Etienne Dumont

CRITIQUE D'ART

Né en 1948, Etienne Dumont a fait à Genève des études qui lui ont été peu utiles. Latin, grec, droit. Juriste raté, il a bifurqué vers le journalisme. Le plus souvent aux rubriques culturelles, il a travaillé de mars 1974 à mai 2013 à la "Tribune de Genève", en commençant par parler de cinéma. Sont ensuite venus les beaux-arts et les livres. A part ça, comme vous pouvez le voir, rien à signaler.

Le Prix Pritzker 2021 va à deux architectes bordelais inconnus du grand public

Anne Lacaton et Jean-Philippe Vassal sont les spécialistes de l'adaptation et de la transformation. Pour eux, on devrait jamais démolir. Il y a toujours une solution.

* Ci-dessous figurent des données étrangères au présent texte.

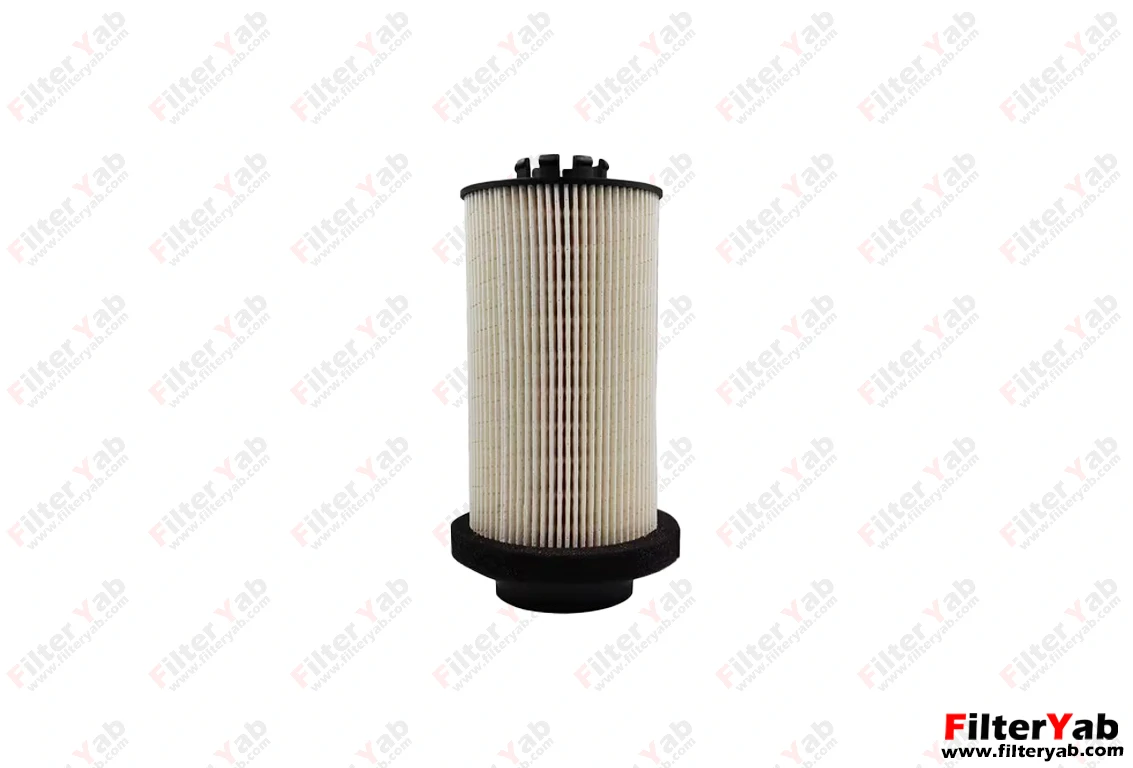 فیلتر گازوئیل  FA5647ECO سوژفی پرو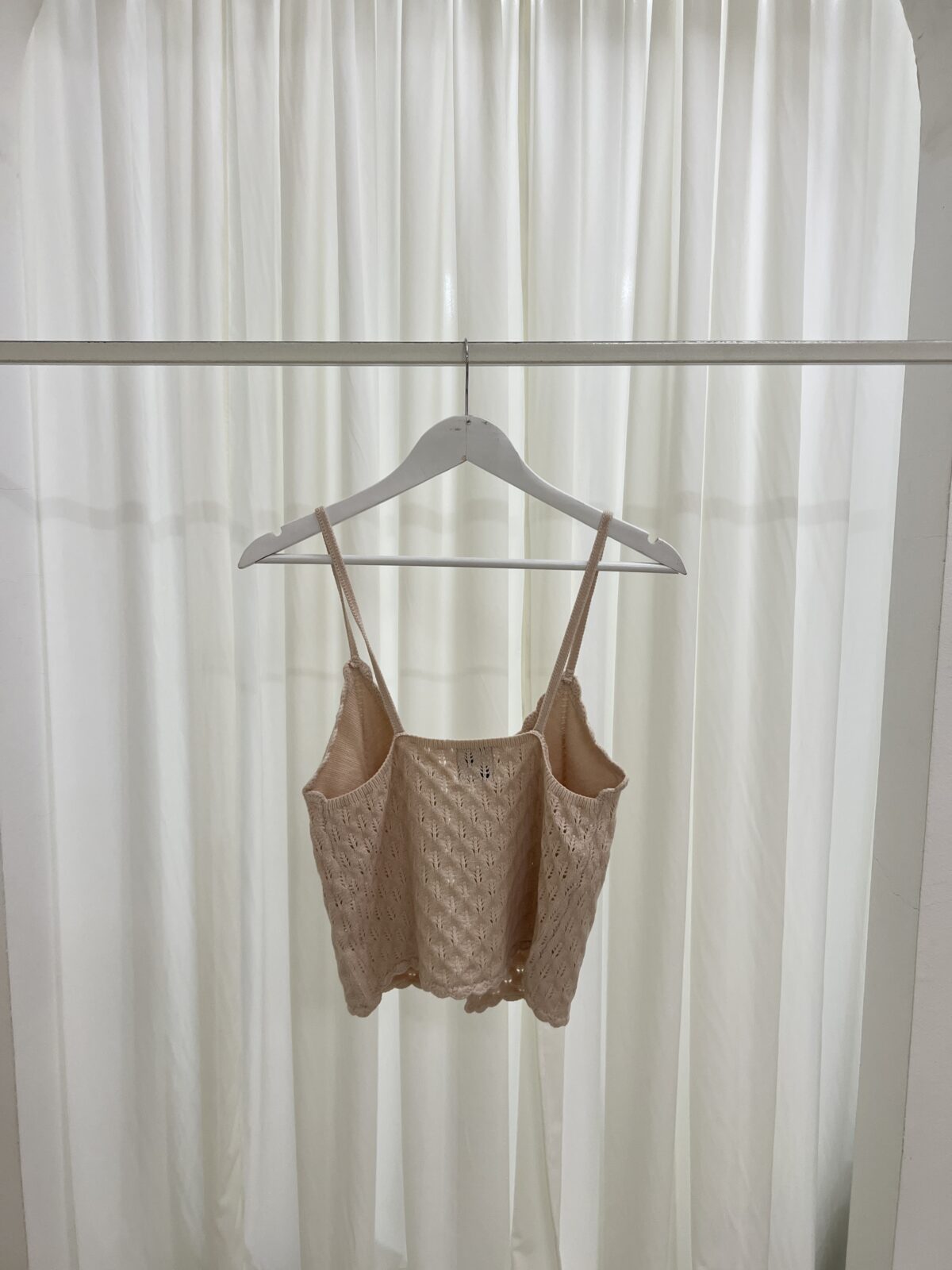 MUSCULOSA GABY - Imagen 9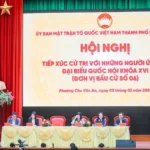 tiep xuc cuc tri tai dia phuong 8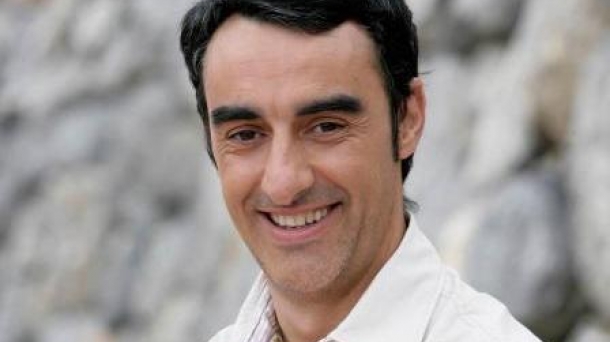 Alex Sardui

Anne Lacaton et Jean-Philippe Vassal.

Crédits: Joël Saget, AFP

Pour certain, c’est le Nobel de l’architecture. Pour d’autres le Goncourt. Ou encore l’Oscar. A chacun des références. Toujours est-il que le Prix Pritzker s’est imposé depuis sa création en 1979, année où il avait couronné le vétéran américain Philip Johnson. Tous les «archistars» ont défilé depuis, certains étant aujourd’hui morts depuis longtemps comme James Stirling, Aldo Rossi, Hans Hollein ou I.M.Pei. Peu de femmes. Zaha Hadid l’a tout de même obtenu, comme l’année dernière le tandem irlandais composé de Shelley McNamara et d’Yvonne Farrell.

Cette année, la récompense va à un autre tandem. Mixte, celui-ci. Il s’agit des Français Anne Lacaton et Jean-Philippe Vassal. Des provinciaux puisqu’ils sont de Bordeaux, même s’il est arrivé à leur bureau de travailler dans la capitale. C’était notamment le cas pour réhabiliter en 2011 les logements de la Tour Bois Le Prêtre. Un ensemble construit dans les années 1960. Une grande partie de la production des duettistes concerne en effet les adaptations, transformations et rénovations. Pour Vassal, on devrait aujourd’hui démolir le moins possible. Il existe presque toujours un moyen pour redynamiser une construction, tout en restant dans de coûts raisonnables. C’est ce qu’Anne et Jean-Philippe ont fait entre 2014 et 2017 au Grand Parc de Bordeaux, remontant lui aussi aux années 60. Autrement dit à la petite enfance des lauréats actuels du Pritzker.

Changement d'orientation

Pour les jurés, le but semble clair. «Leur travail, qui répond aux urgences climatiques et écologiques de notre temps tout autant qu’aux exigences sociales (…), rend leur vigueur aux espoirs et aux rêves modernistes d’amélioration de la vie du plus grand nombre.» Avec cette «laudatio», les gens du Pritzker confirment leur renversement de tendance depuis quelques années. Au départ, ils regardaient des gens multipliant les gestes architecturaux presque absurdes, comme Jean Nouvel ou Rem Koolhaas. Aujourd’hui, ils se tournent vers les humbles et les modestes. C’était le cas, par exemple, en 2016, quand ils ont distingué Alejandro Avaravena. Le Chilien a depuis donné une parfaite Biennale de l’architecture à Venise. Le Pritzker et la Biennale ont d’ailleurs presque parties liées. A quand celle des Lacaton-Vassal?